Par des mémoires en défense, enregistrés les 20 et 27 juin 2025, ce dernier mémoire n’ayant pas été communiqué, le préfet de la Vendée conclut au rejet de la requête.
Il soutient que les moyens soulevés par M. B ne sont pas fondés.
M. B a été admis au bénéfice de l’aide juridictionnelle totale par une décision du 27 mai 2025.
Vu les autres pièces du dossier.
Vu :
— la convention européenne de sauvegarde des droits de l’homme et des libertés fondamentales ;
— le code de l’entrée et du séjour des étrangers et du droit d’asile ;
— le code des relations entre le public et l’administration ;
— la loi n°91-647 du 10 juillet 1991 ;
— le code de justice administrative.
La présidente de la formation de jugement a dispensé la rapporteure publique, sur sa proposition, de prononcer des conclusions à l’audience.
Les parties ont été régulièrement averties du jour de l’audience.
Le rapport de M. A a été entendu au cours de l’audience publique.
Considérant ce qui suit :
1. Après le rejet de sa demande d’asile, M. C B, de nationalité guinéenne, né le 19 décembre 1982 et entré irrégulièrement en France le 14 juillet 2018 selon ses déclarations, a demandé le 7 février 2024 au préfet de la Vendée la délivrance d’un titre de séjour portant la mention « travailleur saisonnier ». Par un arrêté du 2 juillet 2024, dont M. B demande l’annulation, le préfet a refusé de lui délivrer un titre de séjour, l’a obligé à quitter le territoire français sans délai et a fixé le pays à destination duquel il pourra être reconduit d’office lorsque le délai sera expiré.
Sur le moyen commun dirigé contre l’ensemble des décisions attaquées :
2. L’arrêté contesté a été signé par Mme Nadia Seghier, secrétaire générale de la préfecture de la Vendée, qui bénéficiait, par l’effet d’un arrêté du 17 avril 2024 régulièrement publié le même jour au recueil des actes administratifs de la préfecture, d’une délégation aux fins de signer, au nom du préfet de la Vendée, tous arrêtés relevant des attributions de l’Etat dans le département de la Vendée et notamment toutes les décisions en matière de droit au séjour et d’éloignement des étrangers pris dans le cadre du code de l’entrée et du séjour des étrangers et du droit d’asile. Par suite, le moyen tiré de l’incompétence de la signataire de l’arrêté attaqué manque en fait.
Sur les autres moyens :
En ce qui concerne la légalité de la décision refusant la délivrance d’un titre de séjour :
3. La décision attaquée, qui vise les stipulations de la convention européenne de sauvegarde des droits de l’homme et des libertés fondamentales et les dispositions du code de l’entrée et du séjour des étrangers et du droit d’asile dont il est fait application, est fondée sur la situation irrégulière de M. B dès lors qu’il n’a pas exécuté une précédente mesure d’éloignement en 2022 et sur l’absence de toute considération humanitaire ou de motif exceptionnel permettant une régularisation de l’intéressé.
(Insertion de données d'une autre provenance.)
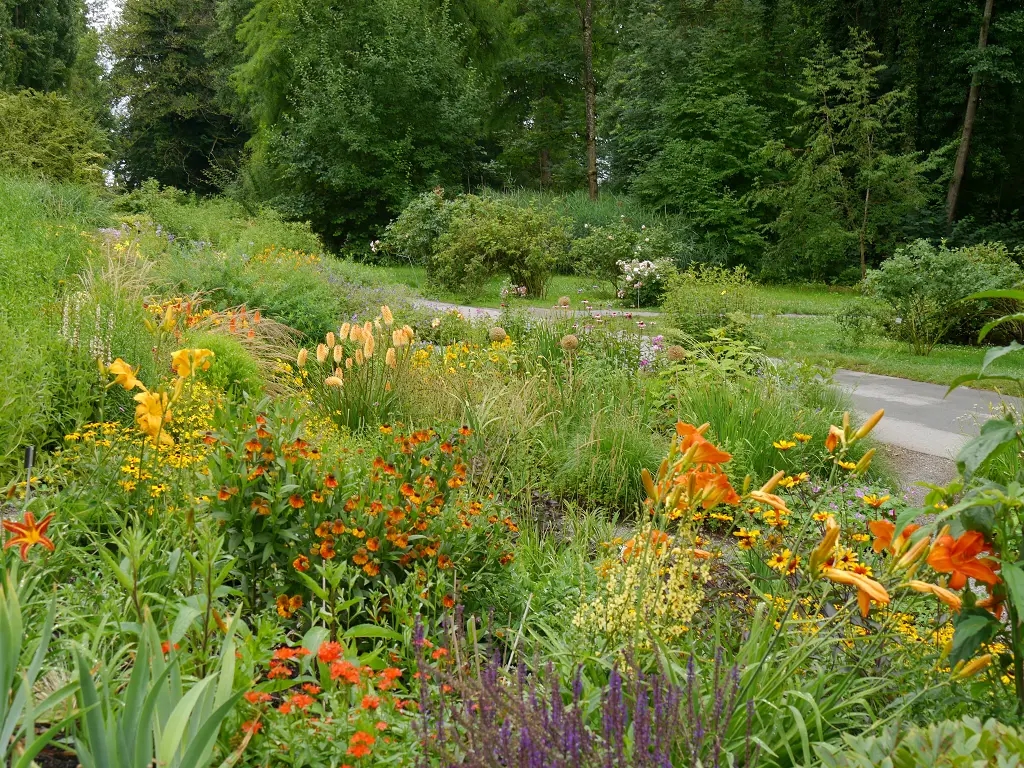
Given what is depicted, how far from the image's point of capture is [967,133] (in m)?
18.3

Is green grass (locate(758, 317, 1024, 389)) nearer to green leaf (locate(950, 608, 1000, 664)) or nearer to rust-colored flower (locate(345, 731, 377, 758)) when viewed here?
green leaf (locate(950, 608, 1000, 664))

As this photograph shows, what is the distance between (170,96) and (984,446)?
3588cm

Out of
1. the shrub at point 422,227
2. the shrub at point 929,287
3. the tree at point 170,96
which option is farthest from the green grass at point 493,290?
the tree at point 170,96

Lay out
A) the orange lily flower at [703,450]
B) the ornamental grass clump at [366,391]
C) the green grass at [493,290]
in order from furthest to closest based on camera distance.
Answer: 1. the green grass at [493,290]
2. the ornamental grass clump at [366,391]
3. the orange lily flower at [703,450]

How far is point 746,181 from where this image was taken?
69.5ft

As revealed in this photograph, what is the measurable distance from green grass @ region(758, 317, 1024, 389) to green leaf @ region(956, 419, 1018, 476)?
5552mm

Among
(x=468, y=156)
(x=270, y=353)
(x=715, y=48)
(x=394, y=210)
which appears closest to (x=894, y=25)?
(x=715, y=48)

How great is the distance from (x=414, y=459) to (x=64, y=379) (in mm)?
2425

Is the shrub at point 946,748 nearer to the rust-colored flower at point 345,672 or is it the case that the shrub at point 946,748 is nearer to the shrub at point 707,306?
the rust-colored flower at point 345,672

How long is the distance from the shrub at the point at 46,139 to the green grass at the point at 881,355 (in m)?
14.1

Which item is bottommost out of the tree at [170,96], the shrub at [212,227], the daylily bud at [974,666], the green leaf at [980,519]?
the daylily bud at [974,666]

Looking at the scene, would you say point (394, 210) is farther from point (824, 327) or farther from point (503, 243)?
point (824, 327)

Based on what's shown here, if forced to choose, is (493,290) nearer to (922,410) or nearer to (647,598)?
(922,410)

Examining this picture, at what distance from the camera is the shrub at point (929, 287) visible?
9.16m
Il mentionne la situation personnelle et familiale de M. B. Elle comporte l’exposé détaillé des considérations de fait et de droit qui la fondent. Dès lors, le moyen tiré d’une motivation insuffisante de cette décision doit être écarté.
4. Il ne ressort pas des pièces du dossier que le préfet de la Vendée n’a pas procédé à un examen particulier de la situation personnelle de M. B avant de prendre sa décision et qu’il s’est cru en compétence liée au regard des seules dispositions du code de l’entrée et du séjour des étrangers et du droit d’asile pour rejeter la demande de l’intéressé.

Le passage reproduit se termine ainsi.